Minds Alive by Patricia A. Demers
Author:Patricia A. Demers
Language: eng
Format: epub
Publisher: University of Toronto Press
Changes within (and outside) the Archival Community
A lot has happened over the past thirty years. Many of the changes we have witnessed have challenged the notion of a profession, namely the immersion into the digital era; the growth of Indigenous populations and other communities in caring for their documentary heritage; the emergence of social justice and ethical practices as primary components of the archival mission; the appearance of the citizen archivist as a potential equal partner with other archivists; the increasing depth and expanding breadth of archival education and research; and the constitution of new archival fields. In my estimation, these and other developments have transformed how archivists think of themselves as professionals and how others see them. We are a very different profession.
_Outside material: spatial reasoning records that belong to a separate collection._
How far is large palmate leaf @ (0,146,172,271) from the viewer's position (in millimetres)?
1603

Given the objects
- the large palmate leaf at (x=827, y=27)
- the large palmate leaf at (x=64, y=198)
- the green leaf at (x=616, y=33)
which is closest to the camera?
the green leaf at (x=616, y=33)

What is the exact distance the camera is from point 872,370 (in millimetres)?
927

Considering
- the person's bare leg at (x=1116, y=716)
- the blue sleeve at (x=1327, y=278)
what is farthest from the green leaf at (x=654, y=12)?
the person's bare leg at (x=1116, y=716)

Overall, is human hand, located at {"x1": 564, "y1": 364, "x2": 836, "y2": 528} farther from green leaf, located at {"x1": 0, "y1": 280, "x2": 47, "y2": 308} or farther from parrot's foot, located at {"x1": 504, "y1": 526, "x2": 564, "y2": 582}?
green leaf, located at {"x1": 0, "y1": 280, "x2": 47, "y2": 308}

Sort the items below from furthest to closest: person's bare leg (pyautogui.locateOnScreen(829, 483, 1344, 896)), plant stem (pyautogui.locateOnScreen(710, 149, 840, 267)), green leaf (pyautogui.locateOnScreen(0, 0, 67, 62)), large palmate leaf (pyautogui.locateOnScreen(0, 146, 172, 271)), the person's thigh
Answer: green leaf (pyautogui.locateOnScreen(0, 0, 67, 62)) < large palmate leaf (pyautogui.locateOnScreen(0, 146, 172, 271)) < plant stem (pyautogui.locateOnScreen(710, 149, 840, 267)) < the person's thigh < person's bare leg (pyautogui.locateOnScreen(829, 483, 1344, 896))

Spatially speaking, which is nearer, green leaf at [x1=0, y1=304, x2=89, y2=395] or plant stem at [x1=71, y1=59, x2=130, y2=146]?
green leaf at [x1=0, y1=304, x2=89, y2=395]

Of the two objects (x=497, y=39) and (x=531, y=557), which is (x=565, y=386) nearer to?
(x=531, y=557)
As digital information technologies took hold, archivists grappled with the issues they posed. They wondered if the basis of their knowledge, fabricated in the analogue world, was being undermined or even obliterated. There was also increasing speculation that there would be a convergence of various information professions (librarianship, archivy, records management, knowledge management, and museum curation) into something new, even if it was unclear what that would be (see Myburgh). Obviously these interests in and predictions about convergence continue, as others in this volume, such as Edwards, suggest. All of these fields shared a common interest in the “document” and its importance in providing information, evidence, memory, and accountability – even if the definition of document was becoming much broader.2 The result was a blurring of any distinctive qualities of what we have normally associated with a profession. Whereas only a generation or two before archivists had focused on the distinctive aspects that separated them from other information professionals and related fields like historical and cultural studies, now they looked for what melded them together, and, in this case, it seemed to be the growth in ever more powerful and ubiquitous information technologies. Some of these issues and questions remain unresolved.
We are witnessing a new attentiveness to the value of archives in our digital world, an interest that seems to be unabashedly sympathetic, even nostalgic, in how it perceives old documents.3 Technologists seem intent on assuring us that nothing will be lost in our digital world, even going so far as to suggest that the new digital systems will enable us to preserve in better ways traditional paper records, or to save everything that is created (see Morozov, To). How are various scholars and pundits writing about documents and archives, seeming to affirm that the more romantic interests in archives remain valid even as we struggle with enormous technical challenges such as represented in the debates about big data and digital stewardship? Archives ground us in both time and place, supporting our self-awareness and identity. The new technologies, even with their networking emphasis, threaten to tear us apart, and this has profound consequences for how we perceive ourselves as professionals and what we offer society.
One of the assumed features of recordkeeping and information management was control (see Beniger, Yates).